DOCUMENT TEXT START

A novelist, poet and broadcaster who was named the fifth Children's Laureate in 2007, Rosen (right in picture) has written 140 books, including 'We're Going on a Bear Hunt', which has sold almost four million copies. He lives in east London with his wife and two children.

I thought Robert was French when we first met, in 1964 at Middlesex University on a conversion course to study medicine. He had short black hair and was wearing a suit and strange French glasses. He wasn't French, but he had come straight from the Sorbonne in Paris, with a degree in philosophy. I was 18, he was 24, though he spoke more like he was 40.

He'd studied Sartre and had this way of talking: he was always trying to find a paradox or a contradiction in everything, and I'd often say, what the hell are you talking about? We talked politics a lot, and somehow Silman wheedled out of me that my parents had been in the Communist Party. After that he started calling me "the Stalinist".

This student with the odd posh accent was also running a café in Walthamstow Market. I remember him telling me about these Kray hoodlums who'd started coming into his café. One day a bloke came in and said to him, "Did you enjoy seeing Ronnie last night?" He realised he was being set up to provide an alibi, so he closed the café.

I had a plot to get out of medicine and I managed to get into Oxford, where I switched to studying English. Robert went on to work in medical research, but we stayed in touch.

He was always telling me how he was about to make a major breakthrough in an area no one had figured out yet, whether it was because he'd figured out which part of the brain brings the onset of puberty, or solving issues in obstetrics. But I've never sorted out whether he was on the verge of getting the Nobel Prize, or if it was all massive bullshit.

There'd been a gap of a year or two when he got back in touch in 2000, to say, "I'm now managing Joan Rivers as her English agent, for a play called Broke and Alone." I remember saying, "You don't know how to do that, you come from medicine."

A year after that, my [18-year-old] son Eddie came to me and said, "I've finished this play, dad, what can I do with it?" By now Silman was a theatre producer, so I said, "Why not send to him?", which Eddie did, and Silman read it. Three weeks later Eddie died [of meningeal septicaemia], and I rang Silman to tell him – he came straight over.

DOCUMENT TEXT END

• **REQUIREMENT 1**:
In the Rosen excerpt, can you edit the part that opens with the words containing "A novelist, poet" and closes with "like he was 40.", putting "a jacket" in place of "a suit"?
• **REQUIREMENT 2**:
Which years does the Rosen excerpt mention?
You won't need the rows.

INFORMATION GIVEN START

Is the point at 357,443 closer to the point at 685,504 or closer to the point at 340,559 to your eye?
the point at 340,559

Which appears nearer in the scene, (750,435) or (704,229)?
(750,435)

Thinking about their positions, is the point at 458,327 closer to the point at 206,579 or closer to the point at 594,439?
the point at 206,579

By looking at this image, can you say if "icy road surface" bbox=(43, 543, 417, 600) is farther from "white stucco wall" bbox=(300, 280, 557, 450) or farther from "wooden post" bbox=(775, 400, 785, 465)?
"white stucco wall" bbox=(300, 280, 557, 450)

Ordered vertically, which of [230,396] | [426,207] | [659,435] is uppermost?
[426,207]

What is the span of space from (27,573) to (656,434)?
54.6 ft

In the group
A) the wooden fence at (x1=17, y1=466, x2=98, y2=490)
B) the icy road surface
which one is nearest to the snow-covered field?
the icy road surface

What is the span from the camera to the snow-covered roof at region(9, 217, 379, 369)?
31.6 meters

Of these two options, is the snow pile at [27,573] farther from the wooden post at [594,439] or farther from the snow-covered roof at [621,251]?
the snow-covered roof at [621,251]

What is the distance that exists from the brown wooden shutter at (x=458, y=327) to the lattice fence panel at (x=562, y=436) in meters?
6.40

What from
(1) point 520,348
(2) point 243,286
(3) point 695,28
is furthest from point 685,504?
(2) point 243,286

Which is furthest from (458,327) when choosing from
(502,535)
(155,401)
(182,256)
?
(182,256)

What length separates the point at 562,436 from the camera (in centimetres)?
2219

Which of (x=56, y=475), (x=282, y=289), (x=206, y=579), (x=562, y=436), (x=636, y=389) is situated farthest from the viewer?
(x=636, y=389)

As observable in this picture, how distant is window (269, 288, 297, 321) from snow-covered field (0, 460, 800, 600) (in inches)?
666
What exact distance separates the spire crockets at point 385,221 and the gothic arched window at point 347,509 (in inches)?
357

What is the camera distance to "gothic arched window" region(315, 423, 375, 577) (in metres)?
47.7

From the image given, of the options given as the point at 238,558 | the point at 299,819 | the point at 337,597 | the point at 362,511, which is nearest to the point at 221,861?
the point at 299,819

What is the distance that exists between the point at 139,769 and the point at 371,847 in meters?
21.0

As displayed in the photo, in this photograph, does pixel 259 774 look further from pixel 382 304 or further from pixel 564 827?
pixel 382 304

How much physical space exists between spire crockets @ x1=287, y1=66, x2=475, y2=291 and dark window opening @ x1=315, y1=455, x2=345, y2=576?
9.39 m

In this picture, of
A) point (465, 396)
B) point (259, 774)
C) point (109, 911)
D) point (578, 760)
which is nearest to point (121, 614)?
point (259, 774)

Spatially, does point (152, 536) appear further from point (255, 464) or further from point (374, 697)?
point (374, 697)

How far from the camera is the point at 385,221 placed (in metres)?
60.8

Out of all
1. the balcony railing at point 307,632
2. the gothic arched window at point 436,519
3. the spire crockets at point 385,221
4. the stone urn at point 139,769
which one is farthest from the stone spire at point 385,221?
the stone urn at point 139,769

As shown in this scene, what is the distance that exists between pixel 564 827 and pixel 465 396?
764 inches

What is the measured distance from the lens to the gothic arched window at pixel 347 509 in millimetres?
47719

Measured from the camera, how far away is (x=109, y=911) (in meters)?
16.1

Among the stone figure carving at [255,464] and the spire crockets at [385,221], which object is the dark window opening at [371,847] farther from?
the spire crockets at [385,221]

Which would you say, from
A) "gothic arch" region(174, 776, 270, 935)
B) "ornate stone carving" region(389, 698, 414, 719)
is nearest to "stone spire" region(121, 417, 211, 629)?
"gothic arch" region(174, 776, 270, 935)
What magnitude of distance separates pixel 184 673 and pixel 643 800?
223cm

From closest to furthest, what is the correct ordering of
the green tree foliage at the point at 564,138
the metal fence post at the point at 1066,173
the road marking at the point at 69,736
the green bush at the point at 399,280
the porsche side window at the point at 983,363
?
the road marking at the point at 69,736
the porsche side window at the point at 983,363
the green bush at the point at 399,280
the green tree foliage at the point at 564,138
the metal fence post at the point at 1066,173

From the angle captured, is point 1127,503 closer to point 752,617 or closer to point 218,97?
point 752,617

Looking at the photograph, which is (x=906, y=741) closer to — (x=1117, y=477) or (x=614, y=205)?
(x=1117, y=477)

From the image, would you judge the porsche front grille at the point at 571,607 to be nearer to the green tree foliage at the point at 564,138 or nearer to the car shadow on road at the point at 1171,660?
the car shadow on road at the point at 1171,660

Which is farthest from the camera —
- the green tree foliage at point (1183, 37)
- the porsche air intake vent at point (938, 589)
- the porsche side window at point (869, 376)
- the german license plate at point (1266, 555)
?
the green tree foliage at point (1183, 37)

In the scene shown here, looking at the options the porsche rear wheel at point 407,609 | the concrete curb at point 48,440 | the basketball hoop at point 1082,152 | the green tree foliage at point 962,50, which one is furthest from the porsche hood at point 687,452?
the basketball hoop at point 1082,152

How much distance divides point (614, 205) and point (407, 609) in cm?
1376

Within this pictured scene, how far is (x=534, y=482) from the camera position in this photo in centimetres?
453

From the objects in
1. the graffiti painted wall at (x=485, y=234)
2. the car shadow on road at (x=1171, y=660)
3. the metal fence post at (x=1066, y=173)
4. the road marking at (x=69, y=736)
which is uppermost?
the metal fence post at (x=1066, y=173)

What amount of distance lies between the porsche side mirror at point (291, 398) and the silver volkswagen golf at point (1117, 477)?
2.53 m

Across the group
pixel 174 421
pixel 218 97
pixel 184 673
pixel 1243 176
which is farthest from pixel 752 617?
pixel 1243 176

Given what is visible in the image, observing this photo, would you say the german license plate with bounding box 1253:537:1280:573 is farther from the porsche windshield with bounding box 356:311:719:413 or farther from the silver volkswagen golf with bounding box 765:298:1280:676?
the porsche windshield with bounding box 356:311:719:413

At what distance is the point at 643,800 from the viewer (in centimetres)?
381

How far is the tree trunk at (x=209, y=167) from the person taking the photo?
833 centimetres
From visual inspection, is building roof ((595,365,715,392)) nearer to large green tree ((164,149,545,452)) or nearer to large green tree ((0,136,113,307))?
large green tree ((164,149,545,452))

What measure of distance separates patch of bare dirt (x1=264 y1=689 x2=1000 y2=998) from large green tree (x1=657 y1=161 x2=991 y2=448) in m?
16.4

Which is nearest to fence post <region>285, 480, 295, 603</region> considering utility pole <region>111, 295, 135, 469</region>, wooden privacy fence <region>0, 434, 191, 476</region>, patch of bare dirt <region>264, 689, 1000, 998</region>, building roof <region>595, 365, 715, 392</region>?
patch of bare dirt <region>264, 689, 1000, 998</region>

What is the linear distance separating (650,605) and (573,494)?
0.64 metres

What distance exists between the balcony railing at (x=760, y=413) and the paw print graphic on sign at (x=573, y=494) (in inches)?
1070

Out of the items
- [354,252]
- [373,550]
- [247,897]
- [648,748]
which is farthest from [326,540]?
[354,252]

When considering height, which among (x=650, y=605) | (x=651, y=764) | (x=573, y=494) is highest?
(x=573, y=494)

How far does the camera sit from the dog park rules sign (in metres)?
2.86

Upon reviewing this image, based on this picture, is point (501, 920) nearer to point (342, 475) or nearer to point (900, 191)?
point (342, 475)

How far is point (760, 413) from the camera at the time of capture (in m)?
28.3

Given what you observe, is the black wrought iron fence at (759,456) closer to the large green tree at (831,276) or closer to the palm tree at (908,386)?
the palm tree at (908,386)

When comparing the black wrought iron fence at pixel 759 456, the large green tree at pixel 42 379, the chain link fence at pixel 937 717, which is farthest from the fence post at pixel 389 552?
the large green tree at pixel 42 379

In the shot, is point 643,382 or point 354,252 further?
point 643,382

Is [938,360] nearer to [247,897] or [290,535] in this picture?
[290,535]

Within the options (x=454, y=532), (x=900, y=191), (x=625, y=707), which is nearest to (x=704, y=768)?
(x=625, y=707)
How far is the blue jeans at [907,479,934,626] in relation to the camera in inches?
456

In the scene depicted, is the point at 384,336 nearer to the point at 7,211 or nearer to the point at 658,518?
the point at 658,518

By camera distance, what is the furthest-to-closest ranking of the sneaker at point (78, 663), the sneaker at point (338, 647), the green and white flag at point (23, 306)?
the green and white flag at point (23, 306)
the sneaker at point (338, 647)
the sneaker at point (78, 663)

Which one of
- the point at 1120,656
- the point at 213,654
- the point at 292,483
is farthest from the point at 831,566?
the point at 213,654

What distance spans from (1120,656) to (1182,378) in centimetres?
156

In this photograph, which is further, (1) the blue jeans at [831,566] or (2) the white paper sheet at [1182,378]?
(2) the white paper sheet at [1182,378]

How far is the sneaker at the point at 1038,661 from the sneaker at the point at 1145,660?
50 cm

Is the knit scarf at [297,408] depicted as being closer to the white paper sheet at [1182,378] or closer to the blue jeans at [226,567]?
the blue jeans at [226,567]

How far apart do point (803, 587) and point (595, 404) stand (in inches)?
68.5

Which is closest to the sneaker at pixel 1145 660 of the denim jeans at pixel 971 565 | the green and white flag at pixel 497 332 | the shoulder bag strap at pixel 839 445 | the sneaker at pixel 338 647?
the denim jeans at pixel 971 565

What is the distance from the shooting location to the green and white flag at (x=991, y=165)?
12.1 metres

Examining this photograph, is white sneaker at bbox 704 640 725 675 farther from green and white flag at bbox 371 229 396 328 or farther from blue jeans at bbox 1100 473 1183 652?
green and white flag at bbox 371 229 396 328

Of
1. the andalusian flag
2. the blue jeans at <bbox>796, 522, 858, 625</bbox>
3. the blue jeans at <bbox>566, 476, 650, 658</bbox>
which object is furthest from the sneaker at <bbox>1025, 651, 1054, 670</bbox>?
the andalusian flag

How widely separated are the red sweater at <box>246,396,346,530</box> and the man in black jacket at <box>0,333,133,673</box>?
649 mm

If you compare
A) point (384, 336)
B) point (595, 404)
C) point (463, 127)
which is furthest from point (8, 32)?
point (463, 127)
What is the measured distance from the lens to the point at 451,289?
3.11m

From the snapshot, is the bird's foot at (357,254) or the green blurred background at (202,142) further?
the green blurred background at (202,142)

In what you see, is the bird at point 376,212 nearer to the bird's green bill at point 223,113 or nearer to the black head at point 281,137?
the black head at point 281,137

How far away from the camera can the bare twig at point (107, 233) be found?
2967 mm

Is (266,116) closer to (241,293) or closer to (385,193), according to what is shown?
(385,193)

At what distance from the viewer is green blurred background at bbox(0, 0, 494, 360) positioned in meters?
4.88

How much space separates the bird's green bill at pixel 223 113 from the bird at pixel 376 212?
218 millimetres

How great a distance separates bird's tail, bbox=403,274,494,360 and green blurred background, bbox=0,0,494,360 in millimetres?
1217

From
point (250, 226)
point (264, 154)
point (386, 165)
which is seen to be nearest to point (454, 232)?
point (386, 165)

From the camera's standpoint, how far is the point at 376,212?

INFORMATION GIVEN END

• **RESULT 1**:
A novelist, poet and broadcaster who was named the fifth Children's Laureate in 2007, Rosen (right in picture) has written 140 books, including 'We're Going on a Bear Hunt', which has sold almost four million copies. He lives in east London with his wife and two children.

I thought Robert was French when we first met, in 1964 at Middlesex University on a conversion course to study medicine. He had short black hair and was wearing a jacket and strange French glasses. He wasn't French, but he had come straight from the Sorbonne in Paris, with a degree in philosophy. I was 18, he was 24, though he spoke more like he was 40.

• **RESULT 2**:
2007, 1964, 2000